*提示文*:
# # # #

早稲田大学建築史研究室 月報

早稲田大学建築史研究室の活動報告ブログです。

4月報

 早いもので、2020年もその三分の一の日数が過ぎようとしております。我が家の庭に目をやると、小町藤が咲いたかと思えば、紫木蓮も花水木も咲き、いつのまにかツツジも今を盛りと見えます。

 本来ならば、今日は待ちに待ったゴールデン・ウイーク初日となる筈の日でした。確かに連休初日であることに変わりはないのですが、かように毎日自宅に籠っている日々では実感が湧きません。

 

 われわれ建築史研究室は新たなメンバーを迎え、手探りの状態ではありますが研究活動を続けております。ゼミや会議、飲み会も全てオンライン上での開催です。

 建築史を学ぶものとして、今まさに歴史上の大きな転換点を通り過ぎているのではないか。そう感じることも時折あります。研究はオンラインでも進められますが、気まぐれや思いつきで研究室に立ち寄った友人との雑談の機会は大きく減ってしまいました。遅まきながら、学部生の頃の設計課題で深く意識せずに使っていた「出会い」や「偶発性」という言葉について、改めて考えさせられています。

 

 ピンチはチャンス、というのは使い古された表現ではありますが、愚痴だけを零すのではなく、これを機会に改善できるところは徹底的に良くしていかねばと思います。

 大学の授業は、前期は全てオンラインで開講することになりました。これに際して歴史研究室のサイトを大幅更新いたしました。「東求堂」「ピラネージ」「林芙美子邸」といった課題に関する資料も、新サイトからご覧いただけます。学部2年の皆様はぜひご活用ください。

# # # #

*提供資料*:
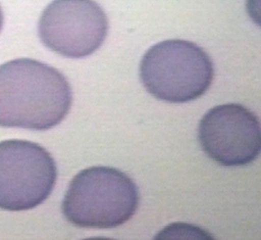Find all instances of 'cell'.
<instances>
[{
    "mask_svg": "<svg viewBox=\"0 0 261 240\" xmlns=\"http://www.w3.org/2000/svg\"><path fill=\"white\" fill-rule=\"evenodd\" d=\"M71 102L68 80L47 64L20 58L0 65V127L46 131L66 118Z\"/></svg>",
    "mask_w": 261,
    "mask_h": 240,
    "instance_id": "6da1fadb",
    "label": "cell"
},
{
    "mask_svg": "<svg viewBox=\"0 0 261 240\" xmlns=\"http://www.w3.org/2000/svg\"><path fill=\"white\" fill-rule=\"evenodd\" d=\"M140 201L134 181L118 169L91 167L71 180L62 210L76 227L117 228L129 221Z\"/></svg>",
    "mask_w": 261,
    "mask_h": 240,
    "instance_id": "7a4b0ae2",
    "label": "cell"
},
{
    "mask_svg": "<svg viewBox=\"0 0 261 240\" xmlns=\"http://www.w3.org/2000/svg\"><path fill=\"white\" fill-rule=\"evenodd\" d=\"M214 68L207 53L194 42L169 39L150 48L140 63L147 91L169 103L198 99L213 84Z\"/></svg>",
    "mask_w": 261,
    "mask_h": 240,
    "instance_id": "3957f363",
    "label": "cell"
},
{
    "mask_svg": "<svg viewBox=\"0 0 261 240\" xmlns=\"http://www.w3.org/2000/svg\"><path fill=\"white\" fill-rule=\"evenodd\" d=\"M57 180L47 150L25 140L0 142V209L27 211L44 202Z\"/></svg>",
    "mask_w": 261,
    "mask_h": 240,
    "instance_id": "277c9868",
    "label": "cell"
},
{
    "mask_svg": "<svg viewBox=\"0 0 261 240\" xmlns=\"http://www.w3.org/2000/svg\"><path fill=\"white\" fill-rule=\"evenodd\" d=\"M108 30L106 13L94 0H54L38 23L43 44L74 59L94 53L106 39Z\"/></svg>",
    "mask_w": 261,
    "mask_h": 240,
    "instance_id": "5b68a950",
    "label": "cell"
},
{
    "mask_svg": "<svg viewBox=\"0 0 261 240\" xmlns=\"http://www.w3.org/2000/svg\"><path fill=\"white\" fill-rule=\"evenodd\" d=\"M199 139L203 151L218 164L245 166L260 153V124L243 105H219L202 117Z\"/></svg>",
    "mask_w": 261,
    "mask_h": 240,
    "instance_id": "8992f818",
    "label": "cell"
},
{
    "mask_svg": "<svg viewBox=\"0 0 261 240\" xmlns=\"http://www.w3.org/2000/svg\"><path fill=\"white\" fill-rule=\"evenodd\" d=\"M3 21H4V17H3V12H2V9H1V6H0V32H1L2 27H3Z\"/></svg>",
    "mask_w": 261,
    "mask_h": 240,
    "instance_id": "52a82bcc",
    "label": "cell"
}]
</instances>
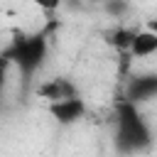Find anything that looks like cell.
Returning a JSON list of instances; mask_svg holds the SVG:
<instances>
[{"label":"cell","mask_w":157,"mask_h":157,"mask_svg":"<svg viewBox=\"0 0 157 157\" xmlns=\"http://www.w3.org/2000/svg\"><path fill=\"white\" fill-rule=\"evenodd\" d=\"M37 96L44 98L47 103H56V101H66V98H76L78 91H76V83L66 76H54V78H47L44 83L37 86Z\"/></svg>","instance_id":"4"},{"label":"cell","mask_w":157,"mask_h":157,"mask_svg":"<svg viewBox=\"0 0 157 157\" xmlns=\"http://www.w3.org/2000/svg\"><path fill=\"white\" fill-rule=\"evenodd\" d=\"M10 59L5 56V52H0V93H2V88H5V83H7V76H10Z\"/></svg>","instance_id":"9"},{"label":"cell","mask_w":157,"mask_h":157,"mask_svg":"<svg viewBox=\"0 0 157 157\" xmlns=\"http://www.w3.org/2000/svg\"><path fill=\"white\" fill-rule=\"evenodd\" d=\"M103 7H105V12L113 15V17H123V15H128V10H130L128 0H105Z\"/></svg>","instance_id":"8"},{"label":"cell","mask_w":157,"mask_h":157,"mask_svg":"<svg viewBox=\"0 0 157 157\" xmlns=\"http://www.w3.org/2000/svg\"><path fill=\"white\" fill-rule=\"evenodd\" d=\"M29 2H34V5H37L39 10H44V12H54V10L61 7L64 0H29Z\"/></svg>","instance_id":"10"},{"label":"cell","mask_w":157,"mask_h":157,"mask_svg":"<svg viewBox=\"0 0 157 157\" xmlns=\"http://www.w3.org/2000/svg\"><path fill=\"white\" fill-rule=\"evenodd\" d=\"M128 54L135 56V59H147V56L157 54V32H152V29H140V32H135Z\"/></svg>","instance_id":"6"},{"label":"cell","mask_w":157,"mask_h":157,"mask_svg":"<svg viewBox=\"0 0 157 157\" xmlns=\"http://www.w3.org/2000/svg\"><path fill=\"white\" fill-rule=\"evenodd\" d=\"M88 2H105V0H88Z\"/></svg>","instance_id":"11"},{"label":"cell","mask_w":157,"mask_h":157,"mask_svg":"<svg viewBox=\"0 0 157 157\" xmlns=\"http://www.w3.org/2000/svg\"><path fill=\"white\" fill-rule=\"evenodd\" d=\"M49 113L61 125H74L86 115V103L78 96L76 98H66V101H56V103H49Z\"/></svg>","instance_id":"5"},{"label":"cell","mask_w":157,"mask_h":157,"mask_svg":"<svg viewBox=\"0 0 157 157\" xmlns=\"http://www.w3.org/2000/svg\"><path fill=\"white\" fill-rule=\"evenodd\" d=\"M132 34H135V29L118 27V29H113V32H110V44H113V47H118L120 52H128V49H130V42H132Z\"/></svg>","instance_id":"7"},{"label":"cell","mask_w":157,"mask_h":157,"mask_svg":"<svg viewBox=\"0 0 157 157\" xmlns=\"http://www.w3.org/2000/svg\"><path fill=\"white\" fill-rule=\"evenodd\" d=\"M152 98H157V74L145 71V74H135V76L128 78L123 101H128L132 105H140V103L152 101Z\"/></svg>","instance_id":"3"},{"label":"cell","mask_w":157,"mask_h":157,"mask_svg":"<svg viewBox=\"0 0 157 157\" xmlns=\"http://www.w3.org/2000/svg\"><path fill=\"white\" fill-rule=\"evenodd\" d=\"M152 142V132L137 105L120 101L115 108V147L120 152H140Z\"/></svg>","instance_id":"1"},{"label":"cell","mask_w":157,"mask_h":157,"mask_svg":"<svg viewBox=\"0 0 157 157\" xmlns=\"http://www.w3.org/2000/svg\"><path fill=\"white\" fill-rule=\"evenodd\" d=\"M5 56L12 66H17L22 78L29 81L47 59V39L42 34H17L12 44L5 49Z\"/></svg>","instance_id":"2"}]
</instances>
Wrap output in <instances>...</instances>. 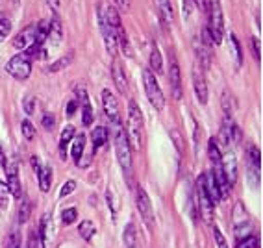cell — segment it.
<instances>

# # # #

上にある建築史研究室の月報を、最後の文の後から書き進めてください。

*作業結果*:
www.lah-waseda.jp

 

 ご挨拶が遅れましたが、今月より月報執筆は修士1年の原田が担当しております。拙文お恥ずかしい限りですが、今後ともにご愛読いただけますと嬉しく思います。

 

文責:修士1年 原田

3月報

未曾有の事態を迎えておりますが、みなさま体調はお変わりないでしょうか。

感染拡大防止に伴い、2月末に行われました大隈講堂での卒業設計・修士設計・修士論文の優秀作品講評は無観客での開催、当日の発表は本学のFacebookにてライブ配信が行われました。

 

発表をされたみなさま、例年と異なる環境で準備や発表当日も慌ただしい中、お疲れ様でした。
また早苗章を受賞されたみなさま、誠におめでとうございます。 

 

閑話休題、最近の研究室の様子。
新年度に向けて研究室では日夜、入れ替え作業が行われています。
大型スクリーンが設置されました。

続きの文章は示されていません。